About Me
The Autonomous Defender
I am a Cybersecurity Management Master’s candidate specializing in the intersection of Security Operations (SOC) and Applied AI. My work focuses on moving the industry from passive monitoring to Autonomous Remediation, building high-fidelity detection pipelines that leverage local LLMs and hardware-accelerated infrastructure.
My core expertise lies in designing privacy-first security architectures on NVIDIA DGX (ARM64) hardware. By integrating Wazuh SIEM with local Llama 3.2 models, I have successfully engineered an end-to-end autonomous SOC loop that detects, analyzes, and mitigates threats—such as brute-force attacks—without cloud dependency or per-token costs.

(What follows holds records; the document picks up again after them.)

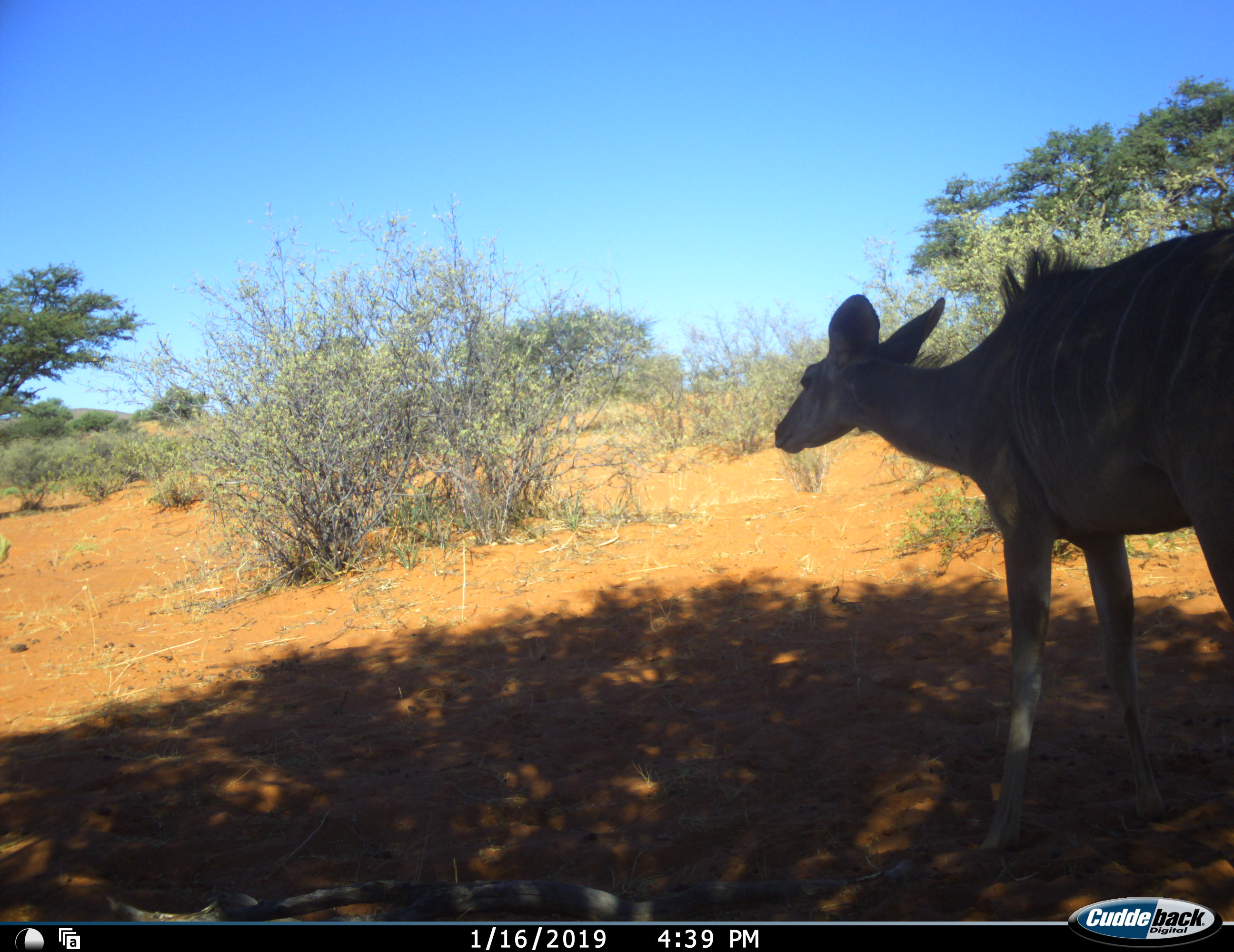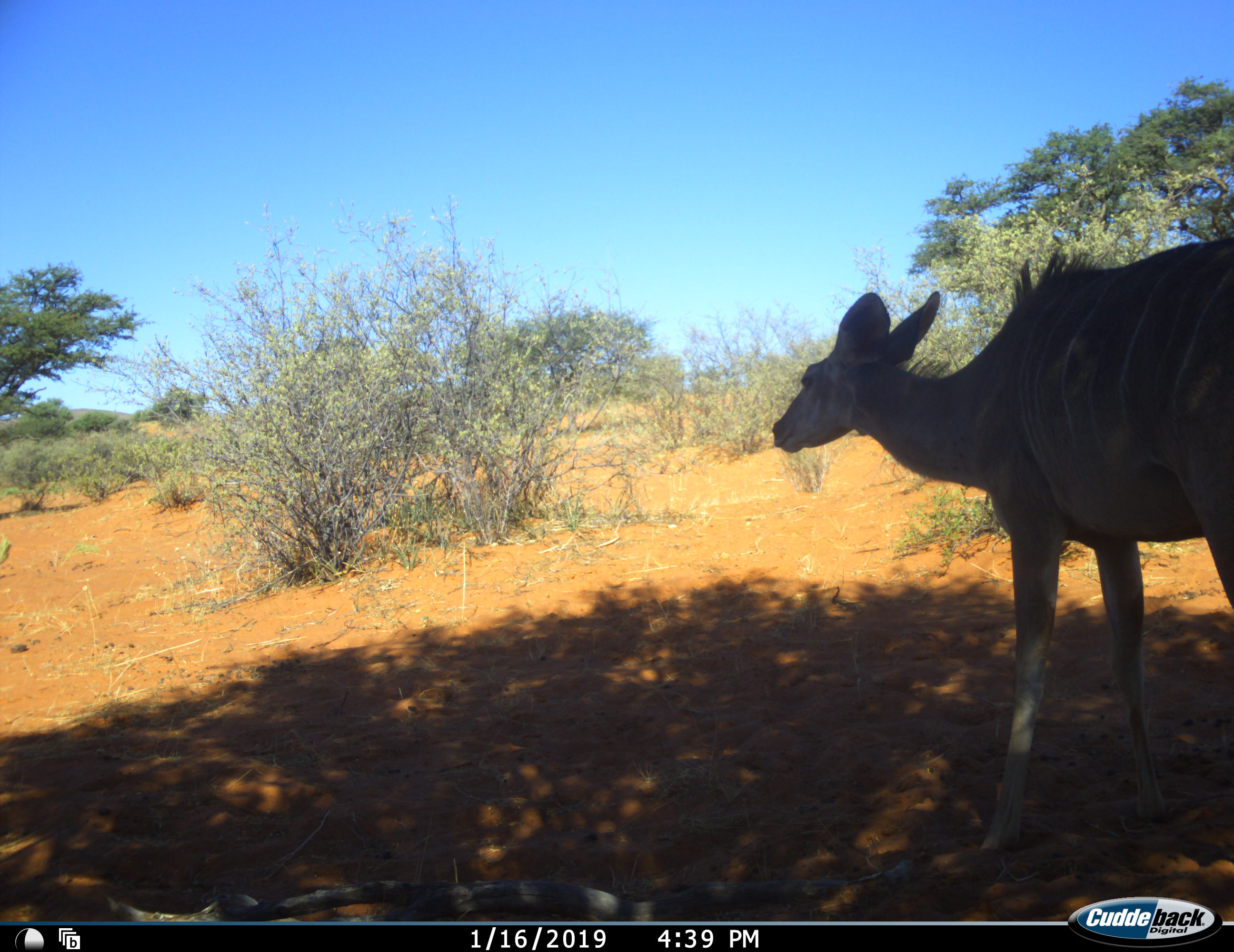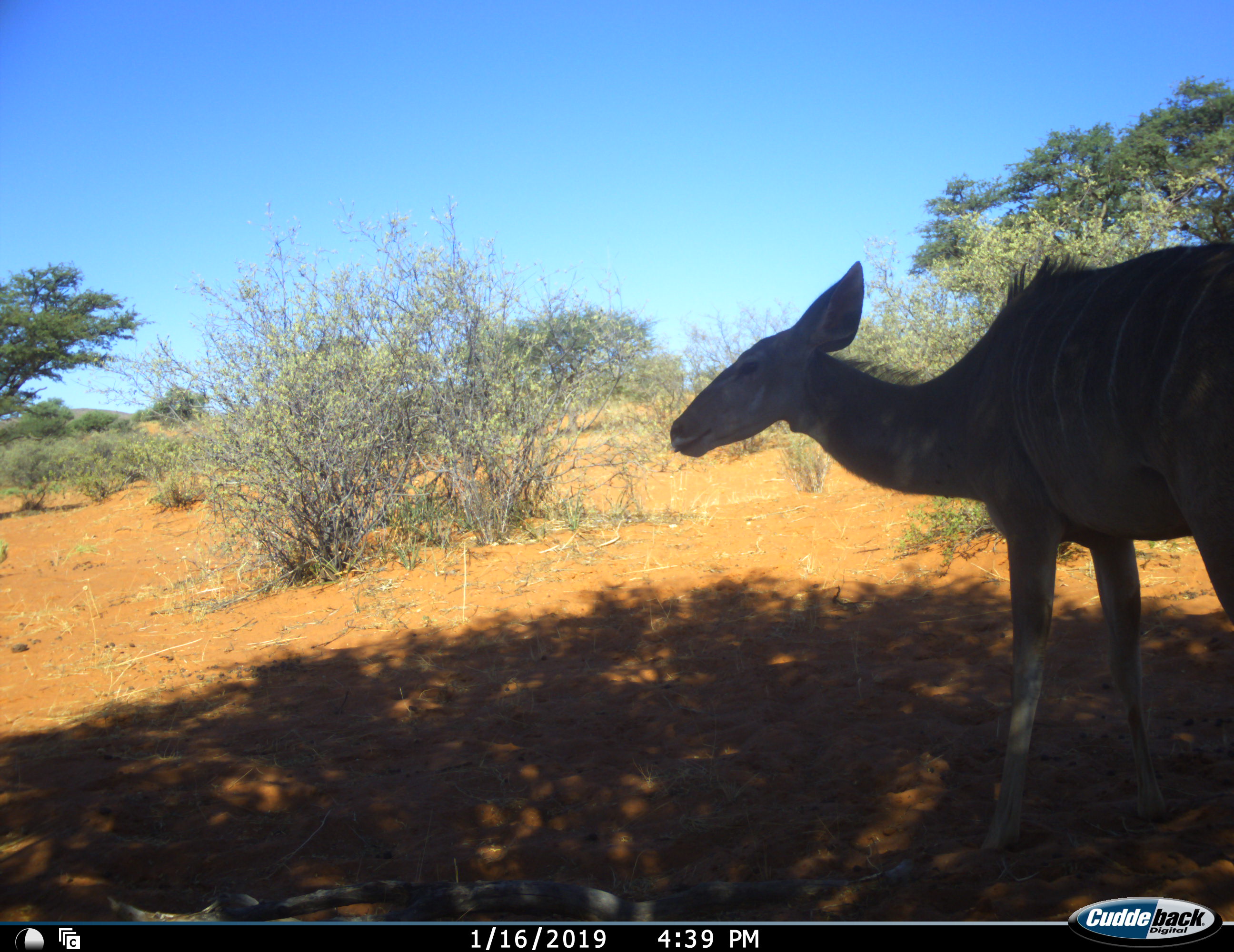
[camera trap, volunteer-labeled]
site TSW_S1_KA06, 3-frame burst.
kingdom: Animalia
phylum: Chordata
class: Mammalia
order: Artiodactyla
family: Bovidae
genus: Tragelaphus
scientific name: Tragelaphus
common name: kudu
Kudu (Tragelaphus), count 1. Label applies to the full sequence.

I am currently seeking opportunities in Security Operations (SOC) or Detection Engineering where I can apply autonomous, data-driven strategies to defend critical infrastructure.
Technical Arsenal
| Domain | Skills & Tools |
|---|---|
| SIEM & Response | Wazuh (AARCH64), Splunk Enterprise (SPL), Active Response Automation, Iptables |
| AI & Automation | Ollama (Llama 3.2), Python 3.12 (PEP 668), Apache Spark, NVIDIA RAPIDS |
| Detection Engineering | Custom PCRE2 Decoders, Correlation Rules, MITRE ATT&CK Mapping |
| Infrastructure | NVIDIA DGX (ARM64), Linux Network Namespaces, Docker, Virtualization |
🟢 Featured Project: AI-SOC Analyst (Phase 4)
Status: Full Project Completion (Autonomous Defense Implemented)
Traditional SOCs suffer from alert fatigue and manual response delays. I have engineered a modern solution: an autonomous security loop that handles the entire incident lifecycle on-premise.
Core Accomplishments:
- Autonomous Remediation: Developed a Python-based engine that extracts attacker IPs from Wazuh alerts and dynamically updates the Linux kernel firewall (
iptables) to isolate threats in under 15 seconds. - Local LLM Integration: Integrated Llama 3.2 via the Ollama API to provide real-time, privacy-compliant executive summaries of security incidents without logs ever leaving the local network.
- ARM64 Optimization: Successfully deployed the entire stack natively on NVIDIA DGX Spark, bypassing Docker overhead to maximize unified memory performance for high-volume log parsing.
Project Impact:
- Zero-Cost Intelligence: Eliminated cloud API costs for log summarization.
- Reduced MTTR: Achieved near-instant Mean Time to Respond (MTTR) through automated network isolation.
- Data Sovereignty: Proved that enterprise-grade AI threat analysis can be performed in 100% air-gapped or restricted environments.